───── Passage shown

It was a blistering hot day on July 15, 1977 and 18-year-old Audrey Lyn Nerenberg strolled down Flatbush Avenue and Kings Highway in cut-off jean shorts, a blue tube top and clear plastic sandals, with a small brown purse slung over her shoulder.
She was never seen again.
Today Audrey would be 43 years old, and although her family hasn't heard from her in almost 25 years, they continue their painstaking search for their long lost daughter.
"Audrey is on 40 different Web sites and still nobody knows what happened to her," said her father, Milton Nerenberg, who now lives in Florida. She was diagnosed as schizophrenic at 15 and was under strict doctor's care. "She was a sick girl, she was on medication, but she was getting better." Nerenberg said.
Audrey's illness may have provided extra vulnerability for a criminal on the prowl, but could the attractive young woman with long wavy brown hair simply wander off, forget who she was and never return? Memories of a neighborhood ex-con, a Staten Island kidnapper, an alleged incident with an ice cream shop owner and one mysterious phone call from a self-proclaimed kidnapper have tormented a father for over two decades.
Today, with hope that she may still be alive, Nerenberg wishes to finally close a chapter in his life and find out what happened to Audrey Lyn Nerenberg.
A Father's Story
The summer of 1977 in New York was a time of turmoil and strife. It was July 14 and the hottest day on record in New York City at 104 degrees. The city was broke, a blackout led to looting rampages and "Son of Sam" serial killer David Berkowitz was still on the loose after shooting five people, not to be captured until August 10, 1977.
But on a smaller scale, another mystery was unfolding a close-knit Brooklyn neighborhood.

──────────
───── Extracted records

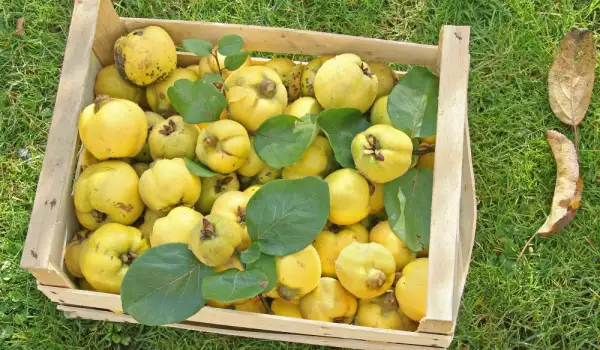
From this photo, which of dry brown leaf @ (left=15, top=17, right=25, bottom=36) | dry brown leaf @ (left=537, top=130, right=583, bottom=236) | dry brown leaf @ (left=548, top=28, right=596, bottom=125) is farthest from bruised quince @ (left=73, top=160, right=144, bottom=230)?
dry brown leaf @ (left=548, top=28, right=596, bottom=125)

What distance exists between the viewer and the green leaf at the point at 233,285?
203cm

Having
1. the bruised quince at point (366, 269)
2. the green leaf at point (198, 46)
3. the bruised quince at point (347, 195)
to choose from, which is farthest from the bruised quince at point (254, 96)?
the bruised quince at point (366, 269)

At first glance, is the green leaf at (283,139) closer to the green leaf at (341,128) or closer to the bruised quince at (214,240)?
the green leaf at (341,128)

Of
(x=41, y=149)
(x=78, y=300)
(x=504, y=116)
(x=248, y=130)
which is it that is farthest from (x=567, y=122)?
(x=41, y=149)

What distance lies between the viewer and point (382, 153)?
2256 mm

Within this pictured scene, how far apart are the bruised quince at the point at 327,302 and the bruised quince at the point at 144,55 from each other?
1036mm

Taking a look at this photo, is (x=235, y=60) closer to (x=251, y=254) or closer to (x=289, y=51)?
(x=289, y=51)

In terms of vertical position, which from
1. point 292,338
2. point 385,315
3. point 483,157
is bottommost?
point 292,338

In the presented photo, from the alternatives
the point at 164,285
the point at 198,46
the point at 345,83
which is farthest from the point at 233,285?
the point at 198,46

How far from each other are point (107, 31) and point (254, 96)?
0.69m

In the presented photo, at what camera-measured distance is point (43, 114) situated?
340 cm

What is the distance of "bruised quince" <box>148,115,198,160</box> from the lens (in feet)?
7.96

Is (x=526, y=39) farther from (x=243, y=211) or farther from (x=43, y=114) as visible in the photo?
(x=43, y=114)

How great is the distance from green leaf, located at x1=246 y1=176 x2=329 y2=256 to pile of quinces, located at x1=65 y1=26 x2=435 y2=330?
6cm
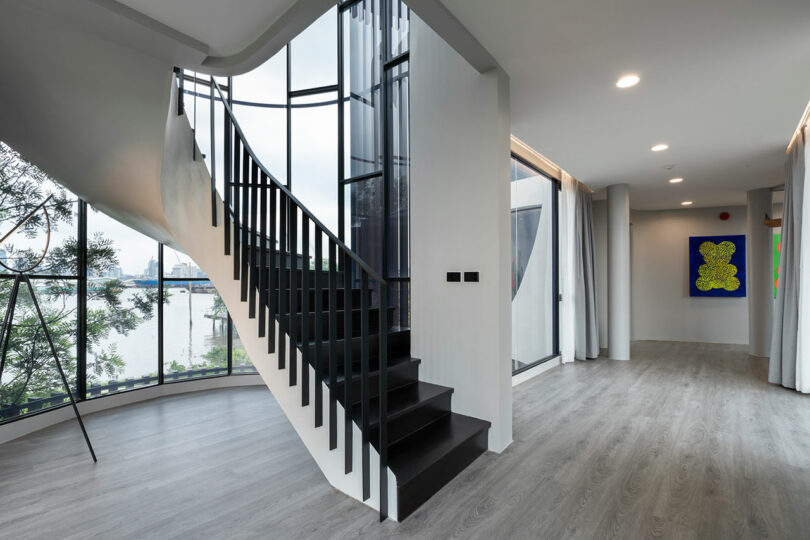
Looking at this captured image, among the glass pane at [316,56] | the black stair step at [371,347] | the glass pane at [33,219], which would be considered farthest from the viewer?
the glass pane at [316,56]

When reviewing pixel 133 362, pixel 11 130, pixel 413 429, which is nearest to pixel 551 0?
pixel 413 429

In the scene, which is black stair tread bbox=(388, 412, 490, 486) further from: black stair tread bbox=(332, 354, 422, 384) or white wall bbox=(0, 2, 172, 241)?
white wall bbox=(0, 2, 172, 241)

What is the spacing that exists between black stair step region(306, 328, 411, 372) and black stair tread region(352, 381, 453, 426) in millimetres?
310

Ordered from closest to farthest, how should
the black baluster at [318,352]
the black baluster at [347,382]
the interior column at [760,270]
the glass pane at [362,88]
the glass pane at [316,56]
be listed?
the black baluster at [347,382], the black baluster at [318,352], the glass pane at [362,88], the glass pane at [316,56], the interior column at [760,270]

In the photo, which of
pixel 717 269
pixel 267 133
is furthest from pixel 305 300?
pixel 717 269

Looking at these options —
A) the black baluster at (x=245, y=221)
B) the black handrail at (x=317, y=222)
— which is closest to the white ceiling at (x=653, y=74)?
the black handrail at (x=317, y=222)

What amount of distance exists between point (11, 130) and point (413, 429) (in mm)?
2893

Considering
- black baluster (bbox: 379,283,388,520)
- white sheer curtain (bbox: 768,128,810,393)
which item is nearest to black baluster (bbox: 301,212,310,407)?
black baluster (bbox: 379,283,388,520)

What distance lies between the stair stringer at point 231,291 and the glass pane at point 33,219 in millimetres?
1397

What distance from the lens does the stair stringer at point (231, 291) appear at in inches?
89.3

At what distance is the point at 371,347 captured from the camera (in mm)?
2988

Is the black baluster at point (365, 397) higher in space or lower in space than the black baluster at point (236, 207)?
lower

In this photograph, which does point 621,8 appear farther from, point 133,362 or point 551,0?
point 133,362

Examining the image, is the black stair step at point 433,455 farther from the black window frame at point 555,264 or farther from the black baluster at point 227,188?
the black window frame at point 555,264
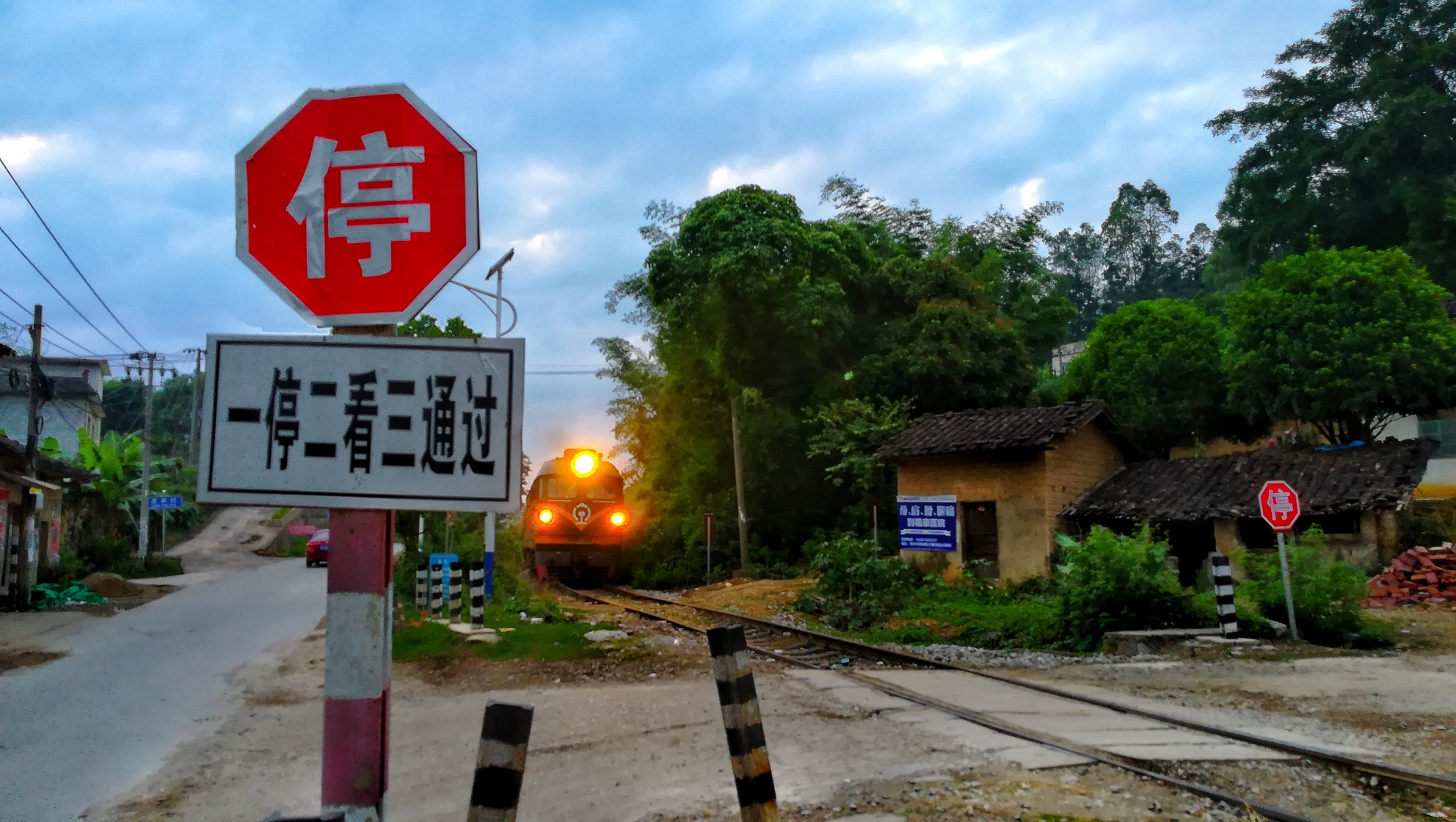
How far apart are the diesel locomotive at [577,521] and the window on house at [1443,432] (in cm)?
2148

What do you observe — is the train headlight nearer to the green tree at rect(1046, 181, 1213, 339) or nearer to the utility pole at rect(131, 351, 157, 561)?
the utility pole at rect(131, 351, 157, 561)

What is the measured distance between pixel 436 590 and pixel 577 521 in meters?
4.38

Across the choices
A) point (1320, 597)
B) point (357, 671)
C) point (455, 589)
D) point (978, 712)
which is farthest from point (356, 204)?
point (455, 589)

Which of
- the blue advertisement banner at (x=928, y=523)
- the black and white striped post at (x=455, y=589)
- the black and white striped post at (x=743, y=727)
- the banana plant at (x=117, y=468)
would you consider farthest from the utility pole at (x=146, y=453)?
the black and white striped post at (x=743, y=727)

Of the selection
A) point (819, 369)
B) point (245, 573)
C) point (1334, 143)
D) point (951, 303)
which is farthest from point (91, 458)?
point (1334, 143)

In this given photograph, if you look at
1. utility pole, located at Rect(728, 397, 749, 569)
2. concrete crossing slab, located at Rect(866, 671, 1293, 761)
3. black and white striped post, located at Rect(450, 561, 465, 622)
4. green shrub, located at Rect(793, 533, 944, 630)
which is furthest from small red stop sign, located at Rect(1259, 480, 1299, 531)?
utility pole, located at Rect(728, 397, 749, 569)

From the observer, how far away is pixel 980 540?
1944 cm

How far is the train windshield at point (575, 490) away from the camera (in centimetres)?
2123

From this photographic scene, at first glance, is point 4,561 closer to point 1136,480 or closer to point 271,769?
point 271,769

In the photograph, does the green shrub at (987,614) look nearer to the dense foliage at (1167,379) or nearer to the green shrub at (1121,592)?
the green shrub at (1121,592)

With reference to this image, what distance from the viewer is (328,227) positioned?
2.56 meters

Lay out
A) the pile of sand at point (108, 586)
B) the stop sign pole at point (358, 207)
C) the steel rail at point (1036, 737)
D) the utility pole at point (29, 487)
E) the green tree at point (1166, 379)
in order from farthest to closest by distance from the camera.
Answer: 1. the green tree at point (1166, 379)
2. the pile of sand at point (108, 586)
3. the utility pole at point (29, 487)
4. the steel rail at point (1036, 737)
5. the stop sign pole at point (358, 207)

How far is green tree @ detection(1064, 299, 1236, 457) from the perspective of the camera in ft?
85.4

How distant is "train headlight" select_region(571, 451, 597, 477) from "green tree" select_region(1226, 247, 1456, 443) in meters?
14.7
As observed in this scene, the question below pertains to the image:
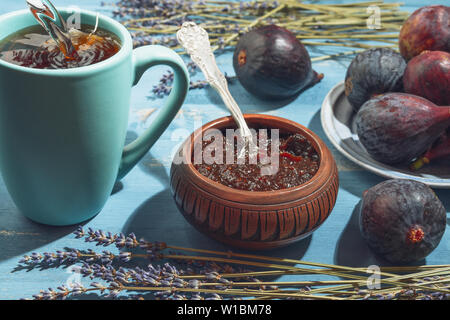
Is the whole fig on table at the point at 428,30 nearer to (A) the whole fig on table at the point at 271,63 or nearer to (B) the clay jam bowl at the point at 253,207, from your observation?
(A) the whole fig on table at the point at 271,63

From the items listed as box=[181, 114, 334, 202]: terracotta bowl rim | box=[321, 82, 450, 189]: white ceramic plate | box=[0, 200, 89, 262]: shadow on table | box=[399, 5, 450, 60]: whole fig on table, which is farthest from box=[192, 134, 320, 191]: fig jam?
box=[399, 5, 450, 60]: whole fig on table

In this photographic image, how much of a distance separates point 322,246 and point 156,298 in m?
0.24

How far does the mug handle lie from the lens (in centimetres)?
63

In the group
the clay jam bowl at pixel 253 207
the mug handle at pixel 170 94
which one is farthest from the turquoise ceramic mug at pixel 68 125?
the clay jam bowl at pixel 253 207

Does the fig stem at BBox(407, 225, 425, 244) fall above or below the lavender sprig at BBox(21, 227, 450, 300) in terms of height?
above

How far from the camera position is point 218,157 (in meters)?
0.65

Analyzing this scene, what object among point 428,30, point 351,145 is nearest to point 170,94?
point 351,145

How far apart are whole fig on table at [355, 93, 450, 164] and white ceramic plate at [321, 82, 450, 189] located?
2cm

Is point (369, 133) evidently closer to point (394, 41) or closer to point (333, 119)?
point (333, 119)

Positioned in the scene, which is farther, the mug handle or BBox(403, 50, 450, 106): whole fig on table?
BBox(403, 50, 450, 106): whole fig on table

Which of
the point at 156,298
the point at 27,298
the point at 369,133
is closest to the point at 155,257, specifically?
the point at 156,298

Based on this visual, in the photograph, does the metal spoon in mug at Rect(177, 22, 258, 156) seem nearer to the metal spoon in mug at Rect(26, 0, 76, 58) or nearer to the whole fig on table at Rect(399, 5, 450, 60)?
the metal spoon in mug at Rect(26, 0, 76, 58)

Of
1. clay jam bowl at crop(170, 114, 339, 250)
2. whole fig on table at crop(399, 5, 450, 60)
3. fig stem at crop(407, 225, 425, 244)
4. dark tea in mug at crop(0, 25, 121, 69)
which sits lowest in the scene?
fig stem at crop(407, 225, 425, 244)

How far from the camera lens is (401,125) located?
27.8 inches
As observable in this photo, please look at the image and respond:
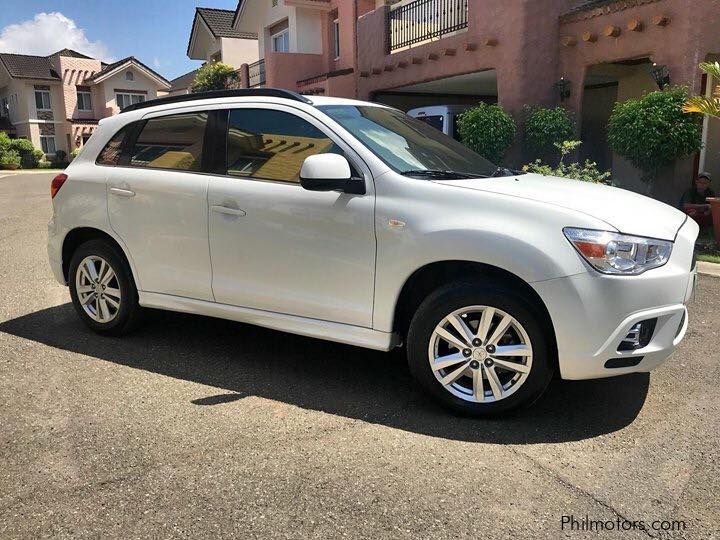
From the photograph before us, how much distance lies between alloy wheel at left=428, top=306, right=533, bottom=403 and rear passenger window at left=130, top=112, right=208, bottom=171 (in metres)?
2.23

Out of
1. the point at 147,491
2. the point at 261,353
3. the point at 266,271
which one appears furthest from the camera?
the point at 261,353

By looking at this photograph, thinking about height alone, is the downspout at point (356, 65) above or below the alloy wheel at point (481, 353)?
above

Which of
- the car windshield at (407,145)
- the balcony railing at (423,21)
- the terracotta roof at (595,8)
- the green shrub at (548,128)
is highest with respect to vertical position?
the balcony railing at (423,21)

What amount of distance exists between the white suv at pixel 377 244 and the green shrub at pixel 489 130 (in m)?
7.59

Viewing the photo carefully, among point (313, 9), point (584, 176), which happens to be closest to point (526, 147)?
point (584, 176)

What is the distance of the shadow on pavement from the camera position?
364 centimetres

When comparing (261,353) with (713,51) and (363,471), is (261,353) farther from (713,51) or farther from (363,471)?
(713,51)

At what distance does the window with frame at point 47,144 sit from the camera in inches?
1905

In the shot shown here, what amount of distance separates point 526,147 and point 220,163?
9.41 metres

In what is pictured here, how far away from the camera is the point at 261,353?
4859 millimetres

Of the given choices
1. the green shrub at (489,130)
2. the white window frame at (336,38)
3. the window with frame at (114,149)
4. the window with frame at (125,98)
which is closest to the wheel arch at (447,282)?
the window with frame at (114,149)

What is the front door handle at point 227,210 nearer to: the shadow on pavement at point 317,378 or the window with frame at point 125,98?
the shadow on pavement at point 317,378

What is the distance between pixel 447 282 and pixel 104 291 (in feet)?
9.53

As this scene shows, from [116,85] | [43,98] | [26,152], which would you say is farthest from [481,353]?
[43,98]
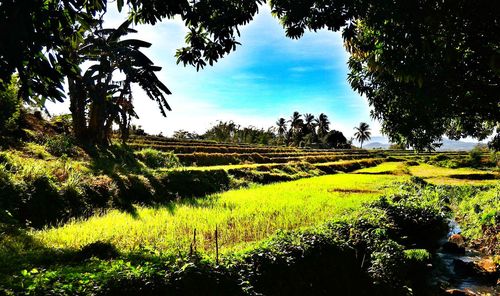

──────────

» **What you are asked to do**
In the piece on Audrey Lyn Nerenberg's disappearance, rewrite the passage starting with "A Father's Story" and going on through "August 10, 1977.", putting "power failure" wherever "blackout" appears.

» **Problem solution**
A Father's Story
The summer of 1977 in New York was a time of turmoil and strife. It was July 14 and the hottest day on record in New York City at 104 degrees. The city was broke, a power failure led to looting rampages and "Son of Sam" serial killer David Berkowitz was still on the loose after shooting five people, not to be captured until August 10, 1977.